Fuck, that shouldn’t matter, but I’m so turned on it would be hilarious if I weren’t also certain that I need far more than her virginity and to be the father of her child.
“It doesn’t matter. The virgin thing. To me.” She’s tripping over her words and she’s so sweet and innocent and perfect, I want to eat her up.
I need her love.
Will sex give me that? I told myself as I offered that I’d take her on any terms. The thought of her having a baby with anyone else made overwhelming jealousy drown any semblance of logic.
“I’m really sorry. Don’t feel you need to teach me, or go easy or anything. I know you must think I’m…” Her voice goes quiet. “Pathetic. Sad.”
“Don’t say that about yourself.” My words must be harsher than I intend, because she winces.
“It’s true,” she mutters at the floor.
Then I can’t help it. I grasp her chin and gently but firmly force her to look into my eyes.

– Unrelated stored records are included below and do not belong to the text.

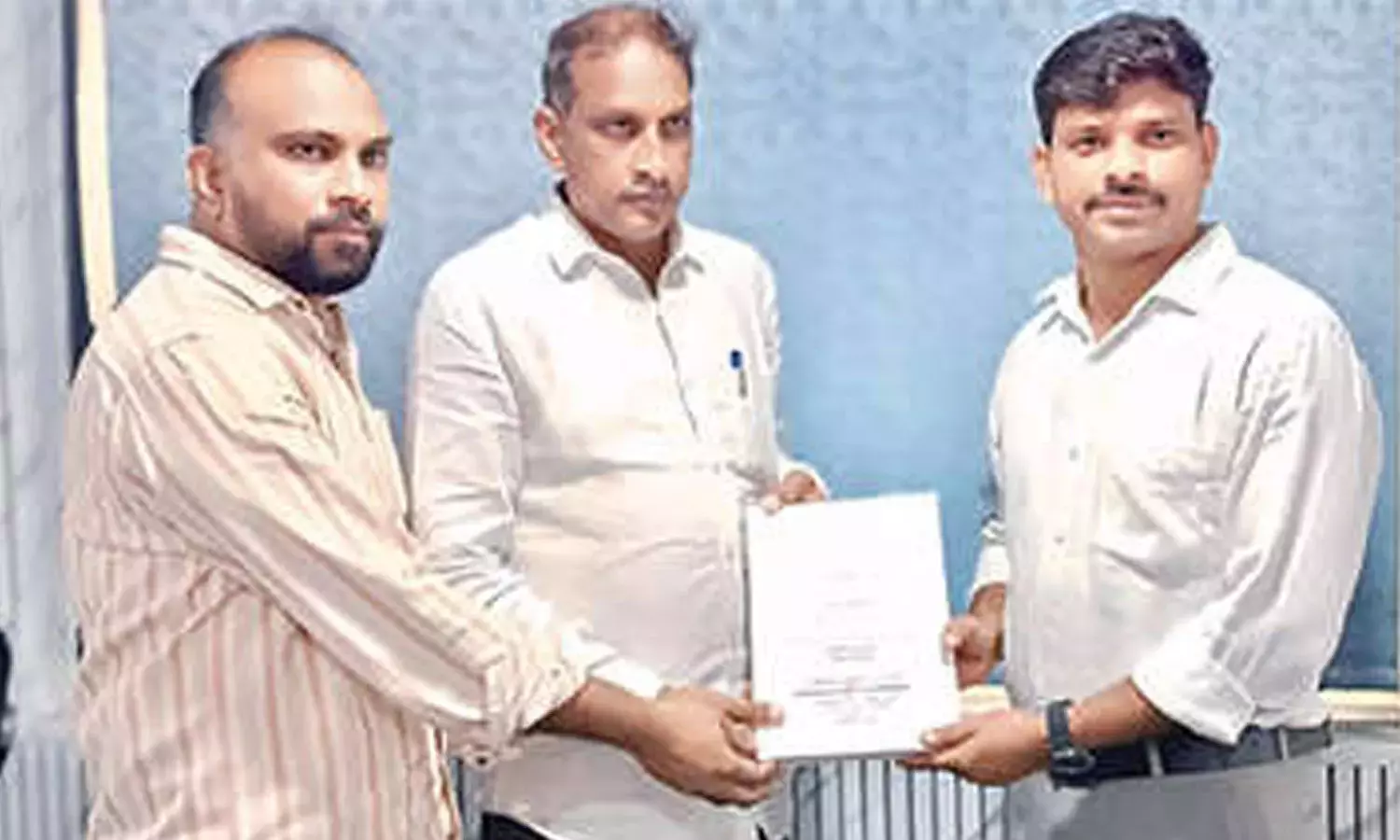 Andhra: रत्ना बाबू को शारीरिक शिक्षा में पीएचडी की उपाधि Andhra: रत्ना बाबू को शारीरिक शिक्षा में पीएचडी की उपाधि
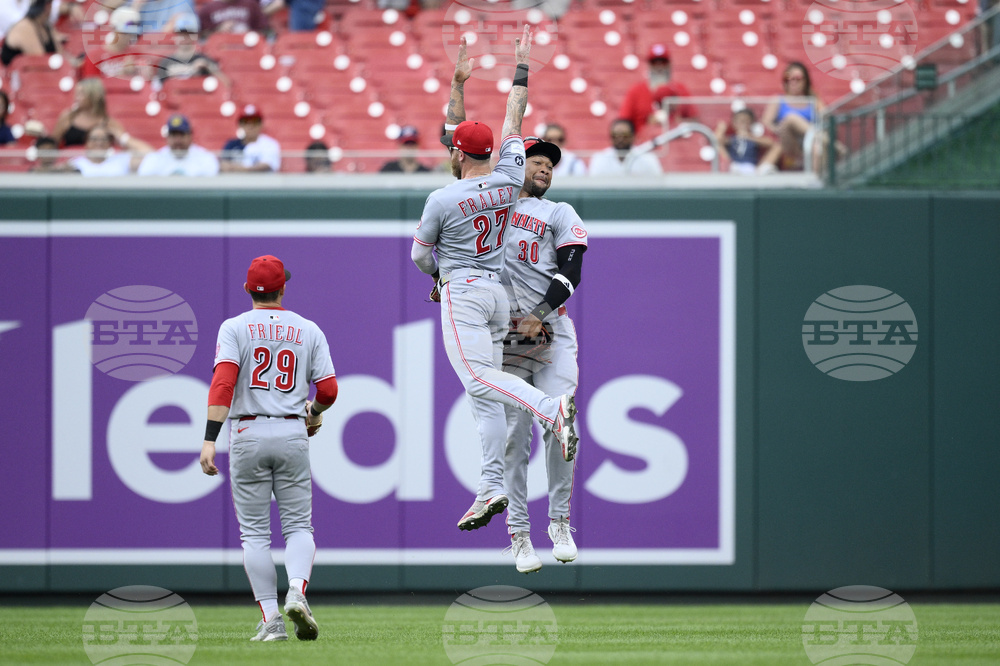 Reds Nationals Baseball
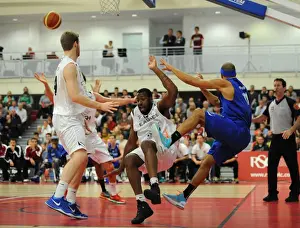 Intense Basketball Showdown: Greg Streete's Determined Battle - Flyers vs Eagles
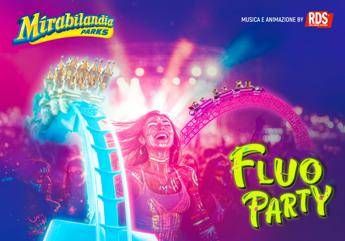 Mirabilandia si accende con il ‘Fluo Party’ insieme a Rds, per vivere la notte più luminosa dell’estate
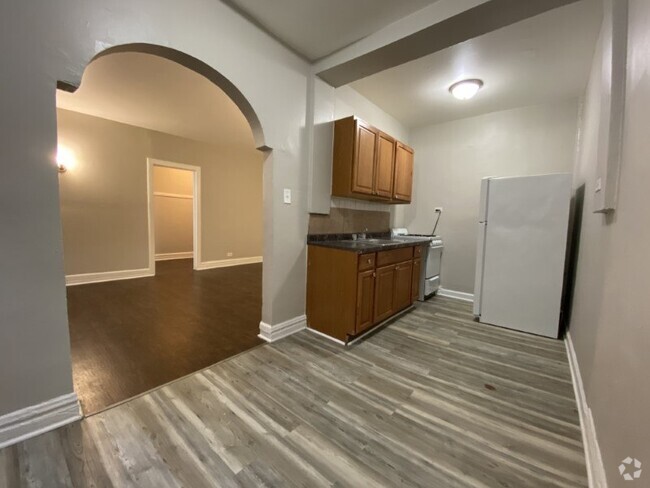 Studio - 3935 W Diversey Rental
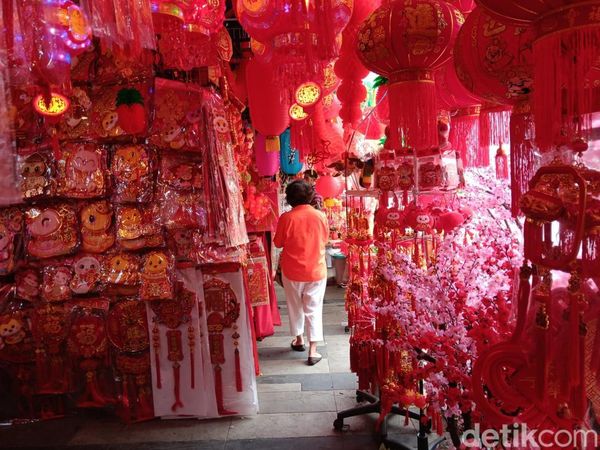 Potret Glodok Berubah Jadi Merah Emas Jelang Imlek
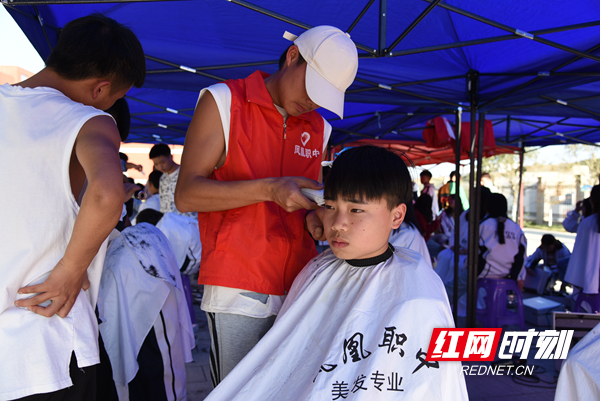 学生理发。.jpg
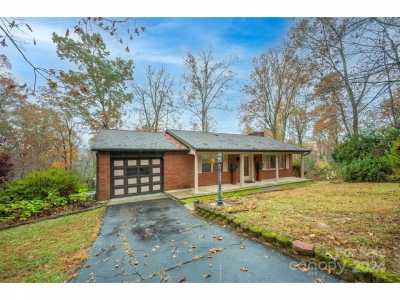 Home For Sale in Mills River, North Carolina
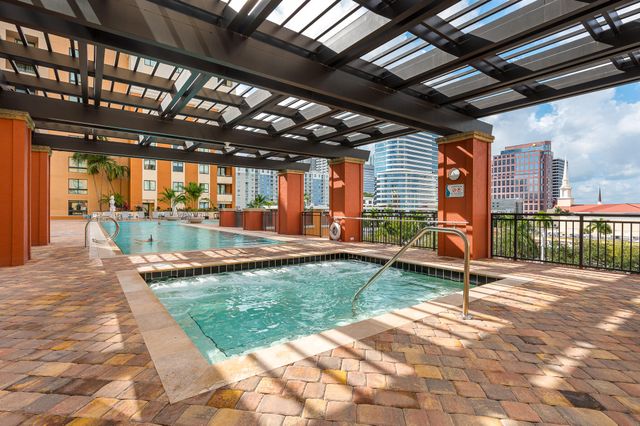 100 N Federal Highway 1021, Fort Lauderdale, FL 33301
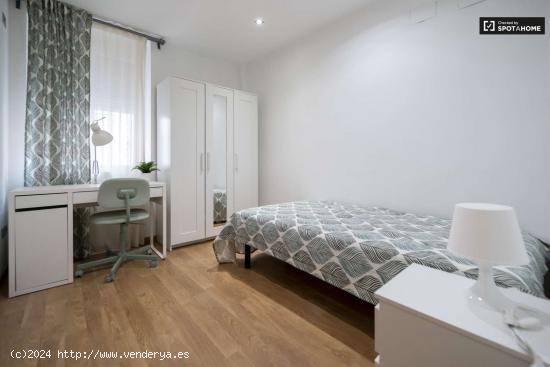  Se alquila habitación en piso de 3 habitaciones en Godella, Valencia - VALENCIA 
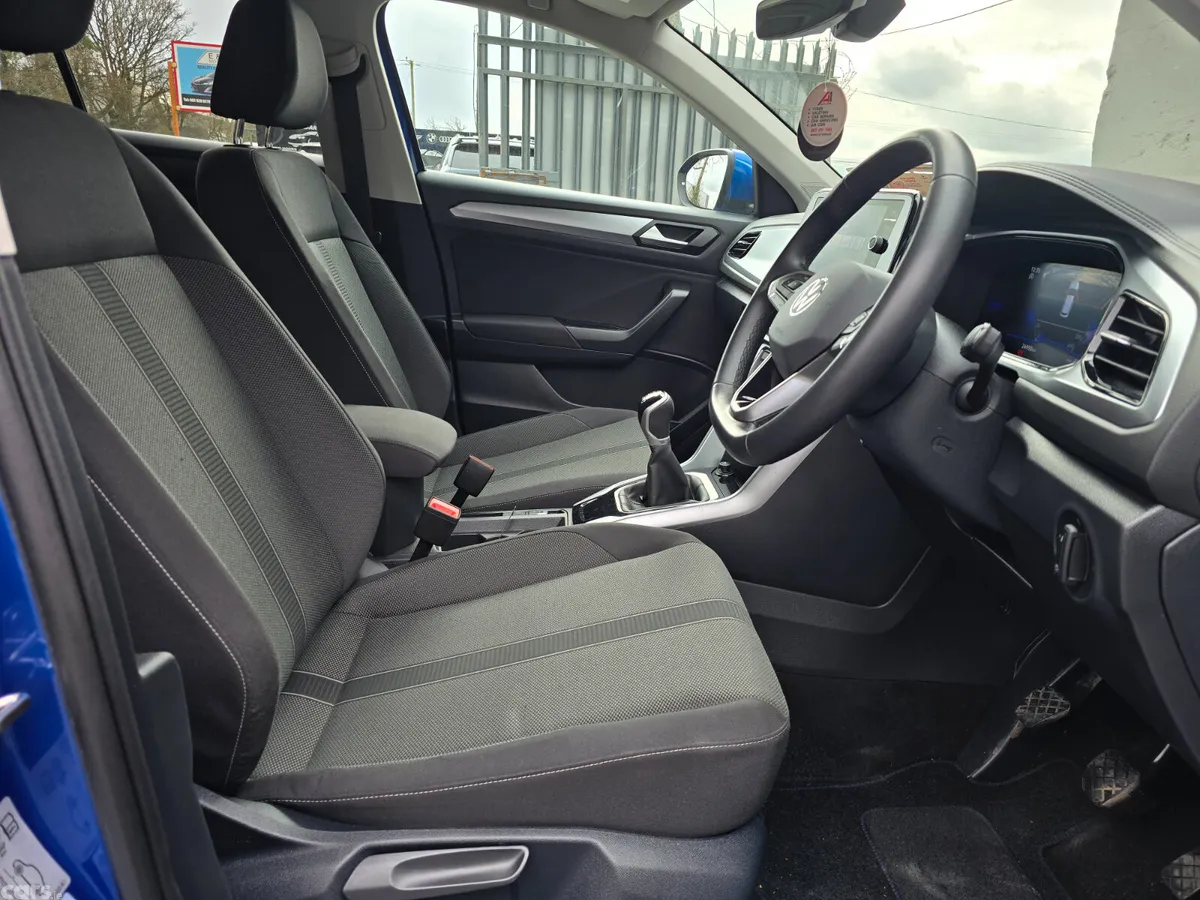 Volkswagen T-Roc SUV, Petrol, 2024, Blue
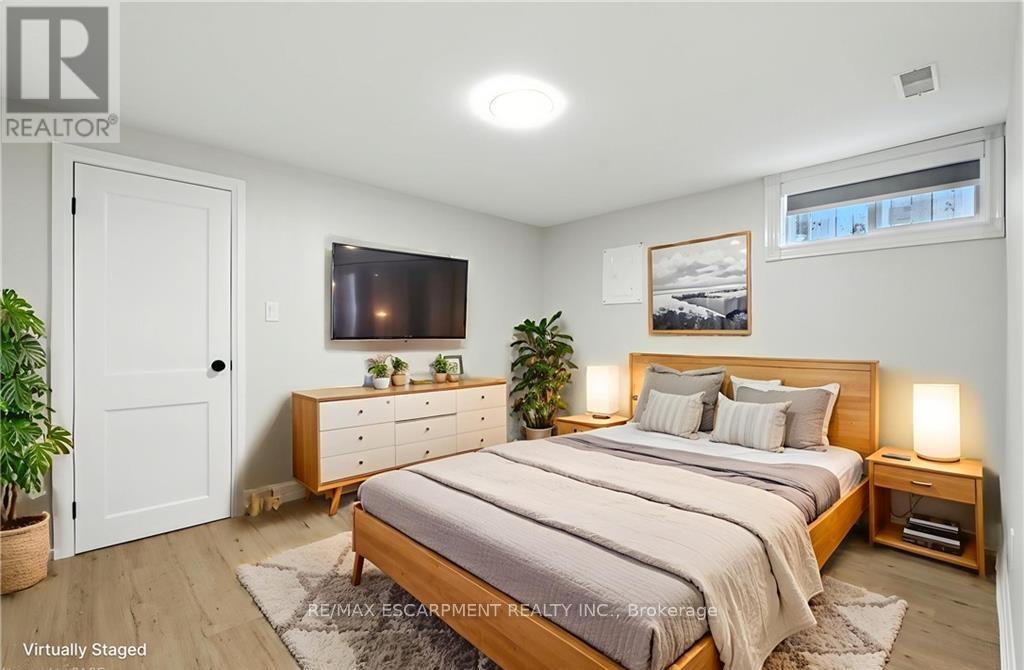 Photo 32 of 929 Upper Ottawa Street, Hamilton ON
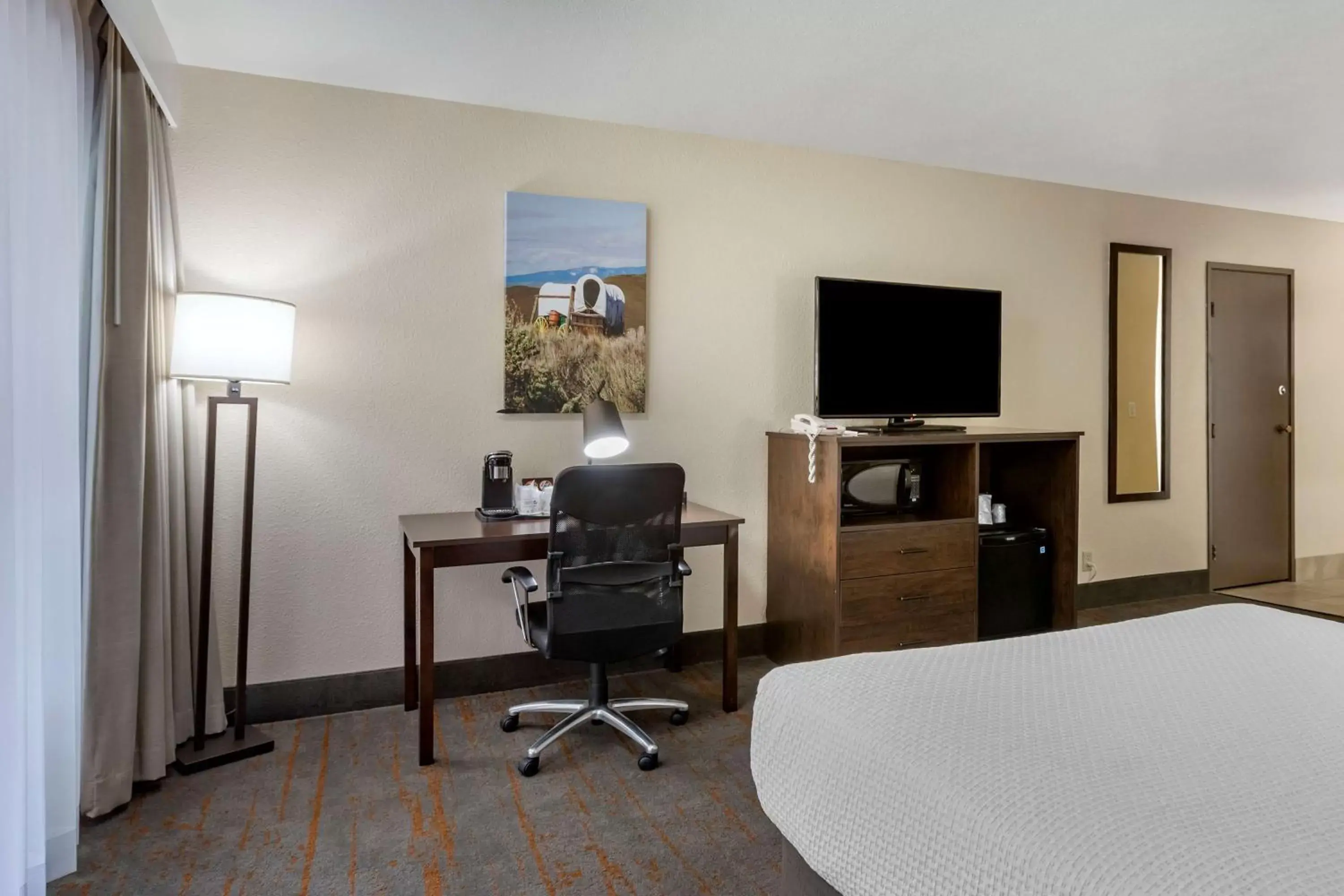 King Room with Roll-In Shower - Disability Access in Best Western Sunridge Inn & Conference Center King Room with Roll-In Shower - Disability Access in Best Western Sunridge Inn & Conference Center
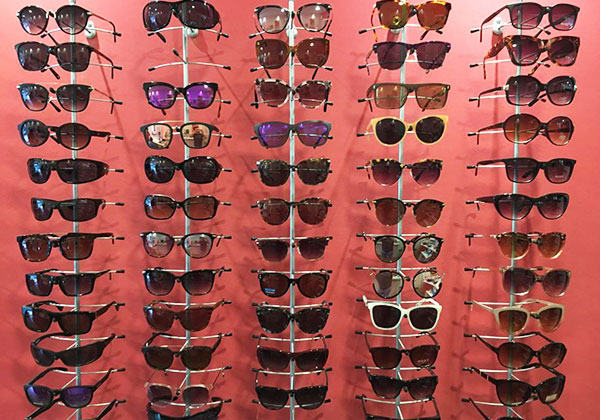 slide-chico-lentes-sol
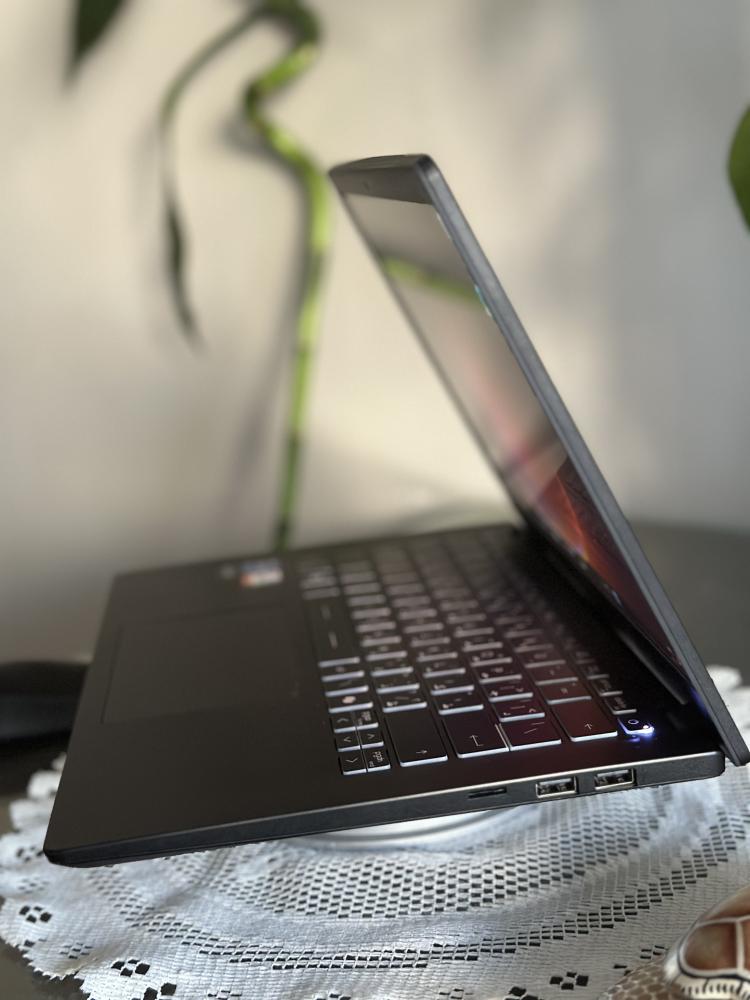 لابتوب MSI بمعالج i7 شبه جديد بكرتونه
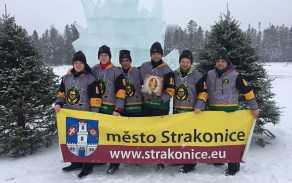 Nadrotmistr Jaroslav Koubek, rotný Aleš Dlouhý, desátník David Pavlíček, rotný Ondřej Kubíček, četař Ondřej Dlouhý a František Mála reprezentovali na mistrovství světa v Kanadě i město Strakonice.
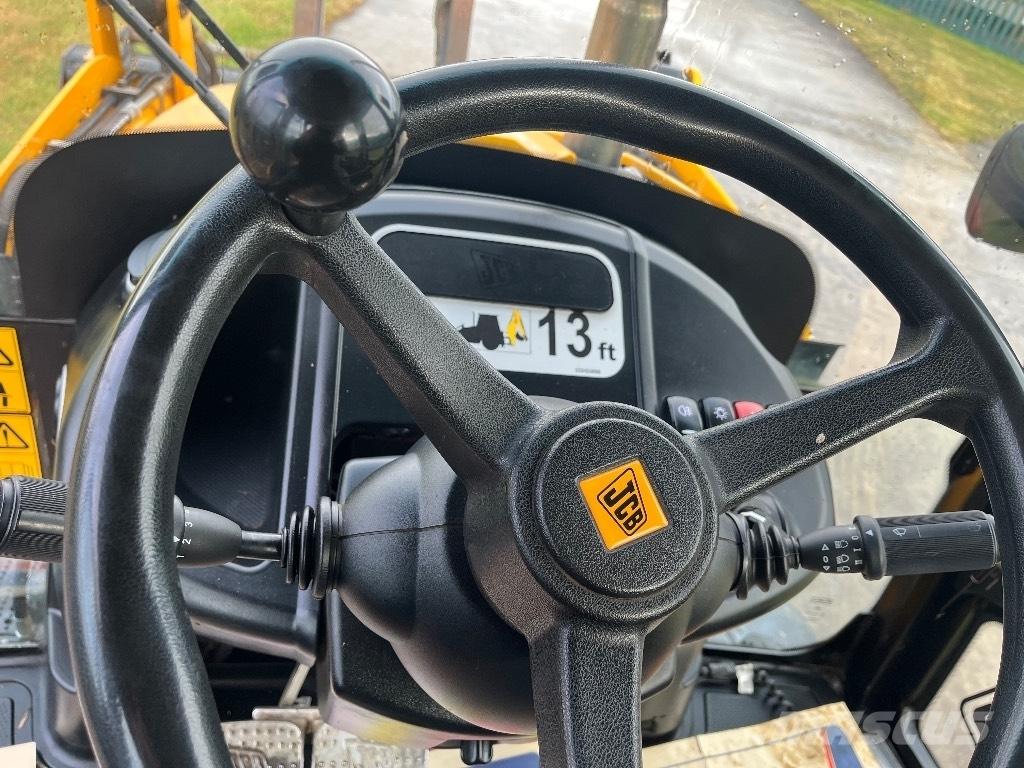JCB 3CX Товарач със заден ексватор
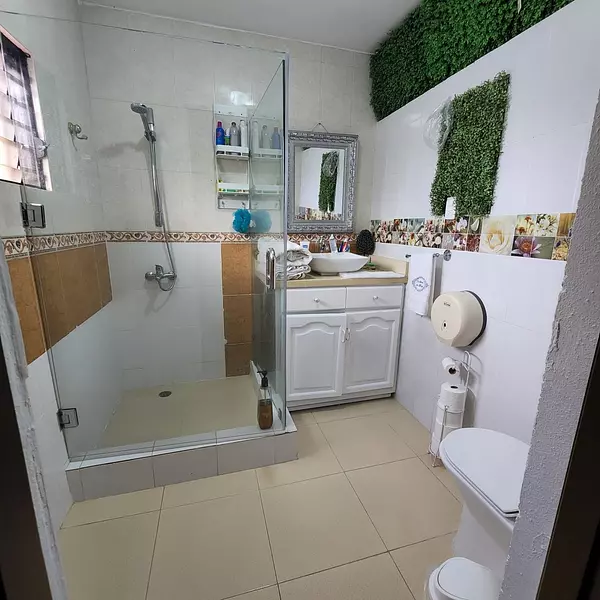 casas - SE VENDE HERMOSA CASA EN ALTOS DE ARROYO HONDO III, DOS NIVELES
395 m2  8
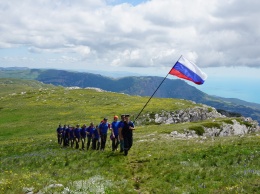 На вершине Чатыр-Дага третий год подряд взвивается российский триколор (ФОТО)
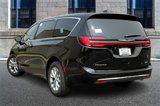 New 2025 Chrysler Pacifica Select image 3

“It is not true.” My voice is definitely hard this time. A command. “You’re strong and brave and clever. Repeat.”
There’s a stretch of silence when she blinks at me in disbelief and I think she might refuse.
“I’m…”
“Yes.” Nodding, I encourage her, then wait.
“Strong and brave and clever,” she replies softly, her soft bottom lip moving under my grasp.
“Good girl.”
And I’m rewarded by the smallest of smiles.
Brushing her cheek with my thumb, it’s a struggle to withdraw, like I’m chained to her.
I have to think, and having her within reach and appearing so uncertain tears me apart. It brings out my most domineering nature.
I turn away abruptly. If I look at her waiting for me to impregnate her any longer, I’ll lose control and do just that and possibly squander any chance of the bigger prize. A real relationship with her. Not sniping and grumbling at her as my assistant, trying to wind her up. Not being a fucking sperm donor.
I want to be her husband in truth. Her lover. Her confidant and her friend. The person she comes to for help and understanding and affection and love. When she needs something—anything—I need her to ask me before she reaches out to strangers on the internet and buys fucking turkey basters.
Everything. I want everything from Adrianne, and I’m offering co-parenting and a fake relationship.
I stare out over London. The sky is blue-white-grey, a swirling mess of clouds that reflects my emotions as I hear her fidget behind me.
How do I make her fall in love with me?
My mouth twists satirically. Okay, that’s a high bar for a morally grey, grumpy mafia boss. I’m not going to be able to jump it.
How do I persuade her that I’m worth keeping around, and to trust me for forever?
One night of sex won’t achieve that. First times aren’t always perfect, and though I’m confident I can satisfy her, what if she’s nervous? She’s never shown any sign oflikingme. Being attracted to, yes, but am I really going to gamble my one chance with the woman I love on what might be a single night?
No. That’s entirely unacceptable. By the time I take her virginity, she has to want this as much as I do. There’s only one path forwards here.
I turn back to Adi. Her expression has changed to a mix of misery and waiting for rejection.
“I don’t mind that you’re a virgin.” I did not realise I was capable of that level of understatement. It’s kind of impressive.
“Right. Good.” She takes a deep breath and squares her shoulders. “Now we’ve got that little revelation out of the way, shall we get going?” she says brightly, with a tone of abrupt false lightness that usually makes me want to laugh.
“You know.” She licks her lips. “Get on with it.”